╭─ INPUT RECORDS

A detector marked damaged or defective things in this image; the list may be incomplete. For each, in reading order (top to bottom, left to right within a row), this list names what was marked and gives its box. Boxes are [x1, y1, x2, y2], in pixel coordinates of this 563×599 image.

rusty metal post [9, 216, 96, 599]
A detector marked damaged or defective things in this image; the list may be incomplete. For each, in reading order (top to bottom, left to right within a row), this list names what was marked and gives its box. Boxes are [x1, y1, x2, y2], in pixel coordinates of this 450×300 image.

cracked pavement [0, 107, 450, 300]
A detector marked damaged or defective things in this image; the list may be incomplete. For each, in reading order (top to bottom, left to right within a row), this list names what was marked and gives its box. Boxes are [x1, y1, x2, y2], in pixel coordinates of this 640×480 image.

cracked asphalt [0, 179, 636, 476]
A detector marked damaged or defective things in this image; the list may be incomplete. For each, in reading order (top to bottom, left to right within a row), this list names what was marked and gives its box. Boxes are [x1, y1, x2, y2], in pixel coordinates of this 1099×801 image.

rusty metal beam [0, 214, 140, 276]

╰─
╭─ INPUT RECORDS

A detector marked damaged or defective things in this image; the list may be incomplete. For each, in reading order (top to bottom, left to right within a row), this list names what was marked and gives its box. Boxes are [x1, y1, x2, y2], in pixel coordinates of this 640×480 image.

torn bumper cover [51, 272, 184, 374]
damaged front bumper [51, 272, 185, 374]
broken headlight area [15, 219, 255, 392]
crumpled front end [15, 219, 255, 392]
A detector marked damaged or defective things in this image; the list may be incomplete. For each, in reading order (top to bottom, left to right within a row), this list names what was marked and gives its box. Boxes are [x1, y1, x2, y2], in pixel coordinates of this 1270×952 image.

╰─

## PROBLEM TO SOLVE
Format the lines above that run from the one containing "this 563×599 image." through the one containing "rusty metal post [9, 216, 96, 599]" as a numbered list, leaving out blank lines. Include both of those lines and nothing outside that range.

## WRITTEN ANSWER
1. A detector marked damaged or defective things in this image; the list may be incomplete. For each, in reading order (top to bottom, left to right within a row), this list names what was marked and gives its box. Boxes are [x1, y1, x2, y2], in pixel coordinates of this 563×599 image.
2. rusty metal post [9, 216, 96, 599]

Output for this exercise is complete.